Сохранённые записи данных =
▼▼▼

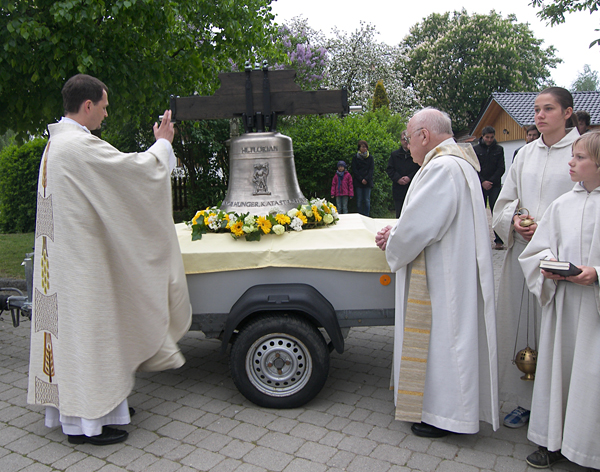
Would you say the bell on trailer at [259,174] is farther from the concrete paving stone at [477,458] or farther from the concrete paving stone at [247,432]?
the concrete paving stone at [477,458]

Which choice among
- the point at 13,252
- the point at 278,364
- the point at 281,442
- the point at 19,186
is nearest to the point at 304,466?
the point at 281,442

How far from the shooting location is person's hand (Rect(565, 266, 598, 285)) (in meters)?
2.77

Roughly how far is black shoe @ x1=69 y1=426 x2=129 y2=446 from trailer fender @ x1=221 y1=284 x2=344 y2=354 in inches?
32.7

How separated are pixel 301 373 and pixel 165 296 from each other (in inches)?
42.2

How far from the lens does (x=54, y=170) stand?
3.22 m

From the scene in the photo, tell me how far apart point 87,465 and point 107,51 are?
6262mm

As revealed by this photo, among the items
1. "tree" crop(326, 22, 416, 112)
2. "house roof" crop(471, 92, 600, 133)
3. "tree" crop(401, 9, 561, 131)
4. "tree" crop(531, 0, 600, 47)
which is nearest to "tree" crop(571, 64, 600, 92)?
"tree" crop(401, 9, 561, 131)

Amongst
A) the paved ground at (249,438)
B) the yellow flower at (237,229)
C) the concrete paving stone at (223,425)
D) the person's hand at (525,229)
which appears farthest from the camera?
the yellow flower at (237,229)

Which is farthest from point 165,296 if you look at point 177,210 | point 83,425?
point 177,210

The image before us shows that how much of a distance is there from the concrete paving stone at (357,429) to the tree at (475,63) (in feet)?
140

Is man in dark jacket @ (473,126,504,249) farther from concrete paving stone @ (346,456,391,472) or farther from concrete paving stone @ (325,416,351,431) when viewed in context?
concrete paving stone @ (346,456,391,472)

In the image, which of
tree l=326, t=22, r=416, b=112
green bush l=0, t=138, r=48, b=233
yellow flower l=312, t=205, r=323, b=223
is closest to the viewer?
yellow flower l=312, t=205, r=323, b=223

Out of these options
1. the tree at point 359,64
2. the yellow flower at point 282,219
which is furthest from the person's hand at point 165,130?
the tree at point 359,64

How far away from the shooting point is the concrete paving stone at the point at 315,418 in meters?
3.63
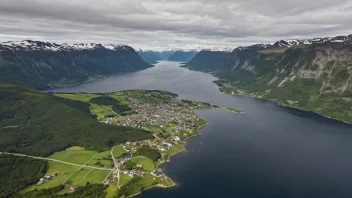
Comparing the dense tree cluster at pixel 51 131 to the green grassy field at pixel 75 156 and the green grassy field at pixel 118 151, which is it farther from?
the green grassy field at pixel 118 151

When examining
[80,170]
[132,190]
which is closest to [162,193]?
[132,190]

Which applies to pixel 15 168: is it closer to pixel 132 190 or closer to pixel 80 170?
pixel 80 170

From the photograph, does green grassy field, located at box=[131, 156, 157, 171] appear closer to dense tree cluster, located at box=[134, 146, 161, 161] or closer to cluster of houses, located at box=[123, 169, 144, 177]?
dense tree cluster, located at box=[134, 146, 161, 161]

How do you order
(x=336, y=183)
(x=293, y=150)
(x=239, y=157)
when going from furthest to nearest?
1. (x=293, y=150)
2. (x=239, y=157)
3. (x=336, y=183)

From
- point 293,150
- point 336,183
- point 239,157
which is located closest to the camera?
point 336,183

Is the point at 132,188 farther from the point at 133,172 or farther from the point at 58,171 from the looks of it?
the point at 58,171

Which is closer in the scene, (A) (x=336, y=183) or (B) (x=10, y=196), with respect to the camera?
(B) (x=10, y=196)
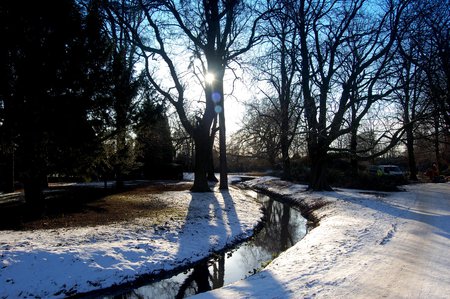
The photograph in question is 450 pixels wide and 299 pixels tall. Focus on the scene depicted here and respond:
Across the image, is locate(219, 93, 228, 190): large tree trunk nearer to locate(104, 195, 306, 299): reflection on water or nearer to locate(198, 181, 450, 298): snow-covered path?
locate(104, 195, 306, 299): reflection on water

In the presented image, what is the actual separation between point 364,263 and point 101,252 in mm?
5692

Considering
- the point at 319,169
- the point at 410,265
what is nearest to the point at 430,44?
the point at 319,169

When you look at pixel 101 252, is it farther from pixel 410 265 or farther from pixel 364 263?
pixel 410 265

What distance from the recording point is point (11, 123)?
455 inches

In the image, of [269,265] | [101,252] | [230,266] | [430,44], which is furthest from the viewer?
[430,44]

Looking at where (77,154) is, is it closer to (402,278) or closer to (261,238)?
(261,238)

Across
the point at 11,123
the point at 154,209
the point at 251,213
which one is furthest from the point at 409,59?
the point at 11,123

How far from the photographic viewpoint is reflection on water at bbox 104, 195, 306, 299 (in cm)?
728

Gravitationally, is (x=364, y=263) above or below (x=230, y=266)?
above

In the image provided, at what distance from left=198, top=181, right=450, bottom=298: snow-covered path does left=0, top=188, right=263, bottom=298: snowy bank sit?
8.01 feet

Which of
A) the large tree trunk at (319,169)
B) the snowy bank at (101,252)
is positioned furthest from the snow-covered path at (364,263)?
the large tree trunk at (319,169)

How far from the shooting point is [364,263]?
22.9 ft

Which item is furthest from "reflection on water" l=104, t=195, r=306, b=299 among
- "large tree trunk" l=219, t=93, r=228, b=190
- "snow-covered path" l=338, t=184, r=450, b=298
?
"large tree trunk" l=219, t=93, r=228, b=190

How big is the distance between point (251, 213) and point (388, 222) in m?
5.67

▲▲▲

Условие задания = Можете дословно продублировать листинг, начиная со строки, где стоит «In the image provided, at», и до самого его конца, включая обе крайние строки?

Ответ к заданию =
In the image provided, at what distance from left=198, top=181, right=450, bottom=298: snow-covered path does left=0, top=188, right=263, bottom=298: snowy bank sit?
8.01 feet

Which of
A) the large tree trunk at (319,169)
B) the snowy bank at (101,252)
is positioned furthest from the snow-covered path at (364,263)?
the large tree trunk at (319,169)

How far from the shooting point is [364,263]?
22.9 ft

Which item is furthest from "reflection on water" l=104, t=195, r=306, b=299 among
- "large tree trunk" l=219, t=93, r=228, b=190
- "snow-covered path" l=338, t=184, r=450, b=298
?
"large tree trunk" l=219, t=93, r=228, b=190

How big is the distance between point (251, 213) and point (388, 222) in m?
5.67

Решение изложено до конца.